**Assigned task:**
Tally up the lines below that contain the word "over" and give the total alone.

**Extracted records:**

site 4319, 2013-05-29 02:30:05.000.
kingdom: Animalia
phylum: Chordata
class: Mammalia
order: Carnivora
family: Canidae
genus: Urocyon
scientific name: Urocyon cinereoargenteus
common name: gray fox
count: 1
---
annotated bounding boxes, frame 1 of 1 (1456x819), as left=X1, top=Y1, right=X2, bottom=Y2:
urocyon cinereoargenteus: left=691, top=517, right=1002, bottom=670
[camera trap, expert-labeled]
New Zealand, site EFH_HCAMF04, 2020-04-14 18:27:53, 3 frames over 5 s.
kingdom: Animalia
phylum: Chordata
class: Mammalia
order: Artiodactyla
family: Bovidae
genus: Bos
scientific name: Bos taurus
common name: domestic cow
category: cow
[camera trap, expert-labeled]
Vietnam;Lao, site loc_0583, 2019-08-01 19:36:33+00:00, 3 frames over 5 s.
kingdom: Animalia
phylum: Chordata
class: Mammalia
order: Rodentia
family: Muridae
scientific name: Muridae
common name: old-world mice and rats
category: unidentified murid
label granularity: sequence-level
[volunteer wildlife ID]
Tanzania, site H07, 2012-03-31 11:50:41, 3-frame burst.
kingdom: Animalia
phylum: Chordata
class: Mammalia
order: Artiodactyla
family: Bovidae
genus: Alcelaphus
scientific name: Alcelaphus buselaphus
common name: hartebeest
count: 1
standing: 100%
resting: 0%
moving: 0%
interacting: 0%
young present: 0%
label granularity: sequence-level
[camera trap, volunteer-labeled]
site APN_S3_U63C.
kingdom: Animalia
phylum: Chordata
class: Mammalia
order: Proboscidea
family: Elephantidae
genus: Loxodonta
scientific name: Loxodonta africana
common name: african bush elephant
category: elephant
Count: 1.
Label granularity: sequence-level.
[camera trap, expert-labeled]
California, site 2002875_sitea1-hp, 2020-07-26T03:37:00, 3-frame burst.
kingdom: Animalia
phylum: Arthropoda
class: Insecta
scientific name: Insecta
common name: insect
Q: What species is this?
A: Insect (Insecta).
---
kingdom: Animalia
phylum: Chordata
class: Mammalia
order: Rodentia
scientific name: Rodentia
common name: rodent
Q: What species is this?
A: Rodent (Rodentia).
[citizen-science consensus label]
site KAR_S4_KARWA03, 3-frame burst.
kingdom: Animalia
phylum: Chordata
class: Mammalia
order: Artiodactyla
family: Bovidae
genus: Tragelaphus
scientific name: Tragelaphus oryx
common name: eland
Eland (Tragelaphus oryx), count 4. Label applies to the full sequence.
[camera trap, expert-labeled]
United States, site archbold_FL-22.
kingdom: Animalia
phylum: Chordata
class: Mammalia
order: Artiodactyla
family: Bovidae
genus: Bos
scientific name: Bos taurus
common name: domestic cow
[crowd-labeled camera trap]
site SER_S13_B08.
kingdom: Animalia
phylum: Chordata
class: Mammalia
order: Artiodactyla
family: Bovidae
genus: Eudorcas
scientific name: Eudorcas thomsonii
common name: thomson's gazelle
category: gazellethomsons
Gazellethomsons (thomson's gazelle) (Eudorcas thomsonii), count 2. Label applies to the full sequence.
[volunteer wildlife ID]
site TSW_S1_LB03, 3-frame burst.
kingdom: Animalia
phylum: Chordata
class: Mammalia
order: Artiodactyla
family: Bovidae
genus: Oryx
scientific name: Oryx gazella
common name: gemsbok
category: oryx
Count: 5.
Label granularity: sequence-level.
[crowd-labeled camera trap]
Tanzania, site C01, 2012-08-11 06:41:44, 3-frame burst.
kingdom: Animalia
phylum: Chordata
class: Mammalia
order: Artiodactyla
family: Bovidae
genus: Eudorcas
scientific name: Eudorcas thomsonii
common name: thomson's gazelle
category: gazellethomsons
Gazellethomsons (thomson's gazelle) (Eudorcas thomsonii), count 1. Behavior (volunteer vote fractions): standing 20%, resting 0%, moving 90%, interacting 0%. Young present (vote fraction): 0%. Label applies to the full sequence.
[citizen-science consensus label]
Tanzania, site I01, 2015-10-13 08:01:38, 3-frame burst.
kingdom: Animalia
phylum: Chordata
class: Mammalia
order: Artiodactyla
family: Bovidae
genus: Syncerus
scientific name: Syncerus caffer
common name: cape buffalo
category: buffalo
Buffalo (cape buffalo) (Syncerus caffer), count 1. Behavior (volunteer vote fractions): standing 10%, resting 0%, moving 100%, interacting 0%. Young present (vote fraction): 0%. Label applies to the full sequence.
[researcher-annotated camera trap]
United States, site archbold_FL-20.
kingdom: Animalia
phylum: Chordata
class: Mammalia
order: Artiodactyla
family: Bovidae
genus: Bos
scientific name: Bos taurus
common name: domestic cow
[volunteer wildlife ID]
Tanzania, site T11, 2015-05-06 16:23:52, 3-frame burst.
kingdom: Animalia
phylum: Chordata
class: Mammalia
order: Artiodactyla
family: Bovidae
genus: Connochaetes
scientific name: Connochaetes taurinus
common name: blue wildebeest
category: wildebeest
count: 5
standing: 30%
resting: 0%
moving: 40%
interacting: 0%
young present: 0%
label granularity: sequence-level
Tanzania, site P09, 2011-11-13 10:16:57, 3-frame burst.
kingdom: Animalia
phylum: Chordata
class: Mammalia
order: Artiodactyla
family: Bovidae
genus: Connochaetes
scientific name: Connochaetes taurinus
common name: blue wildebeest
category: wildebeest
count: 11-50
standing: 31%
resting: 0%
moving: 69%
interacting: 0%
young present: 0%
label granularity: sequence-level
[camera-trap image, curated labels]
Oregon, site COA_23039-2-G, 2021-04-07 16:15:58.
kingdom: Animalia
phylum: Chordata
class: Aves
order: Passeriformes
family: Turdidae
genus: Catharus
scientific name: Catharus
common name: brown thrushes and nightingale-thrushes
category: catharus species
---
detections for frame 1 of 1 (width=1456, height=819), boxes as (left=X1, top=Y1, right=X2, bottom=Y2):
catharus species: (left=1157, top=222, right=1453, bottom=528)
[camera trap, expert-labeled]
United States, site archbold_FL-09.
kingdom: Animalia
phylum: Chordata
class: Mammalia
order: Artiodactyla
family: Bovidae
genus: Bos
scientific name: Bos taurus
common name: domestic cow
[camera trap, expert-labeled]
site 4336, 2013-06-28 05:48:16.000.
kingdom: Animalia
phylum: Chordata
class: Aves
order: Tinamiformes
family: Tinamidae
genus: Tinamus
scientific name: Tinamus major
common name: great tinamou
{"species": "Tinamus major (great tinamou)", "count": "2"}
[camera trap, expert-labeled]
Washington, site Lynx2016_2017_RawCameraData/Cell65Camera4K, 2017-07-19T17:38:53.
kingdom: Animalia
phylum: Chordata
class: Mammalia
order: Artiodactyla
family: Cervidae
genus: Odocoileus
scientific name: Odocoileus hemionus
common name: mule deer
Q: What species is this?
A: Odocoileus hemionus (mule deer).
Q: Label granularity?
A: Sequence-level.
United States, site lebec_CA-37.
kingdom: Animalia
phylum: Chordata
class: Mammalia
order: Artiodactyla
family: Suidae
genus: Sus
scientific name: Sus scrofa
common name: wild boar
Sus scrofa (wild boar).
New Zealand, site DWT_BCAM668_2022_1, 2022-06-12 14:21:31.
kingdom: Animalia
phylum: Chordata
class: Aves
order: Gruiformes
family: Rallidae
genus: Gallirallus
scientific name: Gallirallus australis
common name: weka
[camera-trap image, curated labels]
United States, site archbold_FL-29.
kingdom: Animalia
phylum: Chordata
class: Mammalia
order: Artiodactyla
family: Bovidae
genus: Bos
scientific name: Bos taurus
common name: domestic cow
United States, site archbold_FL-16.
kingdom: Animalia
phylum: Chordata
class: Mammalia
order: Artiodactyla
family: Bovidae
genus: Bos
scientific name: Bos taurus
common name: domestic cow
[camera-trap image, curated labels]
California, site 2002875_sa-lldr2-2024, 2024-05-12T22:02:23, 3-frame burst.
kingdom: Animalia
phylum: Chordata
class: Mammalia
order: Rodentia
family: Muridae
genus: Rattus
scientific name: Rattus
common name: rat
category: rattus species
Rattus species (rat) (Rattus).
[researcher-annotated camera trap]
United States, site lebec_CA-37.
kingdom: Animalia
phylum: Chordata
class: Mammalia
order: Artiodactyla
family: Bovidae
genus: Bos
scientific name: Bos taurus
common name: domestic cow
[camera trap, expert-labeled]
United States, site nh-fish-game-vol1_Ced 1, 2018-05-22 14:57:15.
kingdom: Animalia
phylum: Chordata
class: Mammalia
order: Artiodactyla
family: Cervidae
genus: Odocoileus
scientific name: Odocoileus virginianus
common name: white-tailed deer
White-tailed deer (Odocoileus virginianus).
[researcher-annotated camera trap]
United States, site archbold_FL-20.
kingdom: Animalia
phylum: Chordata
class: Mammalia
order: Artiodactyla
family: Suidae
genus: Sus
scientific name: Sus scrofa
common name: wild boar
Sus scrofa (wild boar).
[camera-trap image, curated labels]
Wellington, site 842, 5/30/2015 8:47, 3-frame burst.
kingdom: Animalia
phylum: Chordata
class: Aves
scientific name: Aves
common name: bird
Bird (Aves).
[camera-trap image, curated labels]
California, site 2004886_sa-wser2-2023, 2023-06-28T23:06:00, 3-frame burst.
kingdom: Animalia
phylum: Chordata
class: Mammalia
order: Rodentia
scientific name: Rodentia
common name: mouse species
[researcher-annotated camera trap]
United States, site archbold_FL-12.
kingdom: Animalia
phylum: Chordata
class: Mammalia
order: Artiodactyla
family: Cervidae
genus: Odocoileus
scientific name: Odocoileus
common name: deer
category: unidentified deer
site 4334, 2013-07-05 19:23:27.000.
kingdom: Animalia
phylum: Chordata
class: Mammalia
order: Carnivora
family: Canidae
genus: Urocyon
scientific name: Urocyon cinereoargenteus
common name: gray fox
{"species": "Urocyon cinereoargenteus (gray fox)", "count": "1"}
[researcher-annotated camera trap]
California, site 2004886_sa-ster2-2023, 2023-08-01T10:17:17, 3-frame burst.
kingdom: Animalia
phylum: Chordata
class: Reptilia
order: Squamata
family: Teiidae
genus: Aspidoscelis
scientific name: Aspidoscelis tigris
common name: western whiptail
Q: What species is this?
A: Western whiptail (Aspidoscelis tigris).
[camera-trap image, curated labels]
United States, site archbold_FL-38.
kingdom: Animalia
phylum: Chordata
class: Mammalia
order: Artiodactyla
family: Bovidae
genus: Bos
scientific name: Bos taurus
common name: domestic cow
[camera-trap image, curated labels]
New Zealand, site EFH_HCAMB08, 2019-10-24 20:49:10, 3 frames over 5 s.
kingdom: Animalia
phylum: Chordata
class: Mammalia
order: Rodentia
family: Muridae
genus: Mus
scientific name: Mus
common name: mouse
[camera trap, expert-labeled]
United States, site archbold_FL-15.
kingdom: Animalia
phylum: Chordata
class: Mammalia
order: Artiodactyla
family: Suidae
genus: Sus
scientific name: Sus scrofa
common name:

**Answer to this task:**
3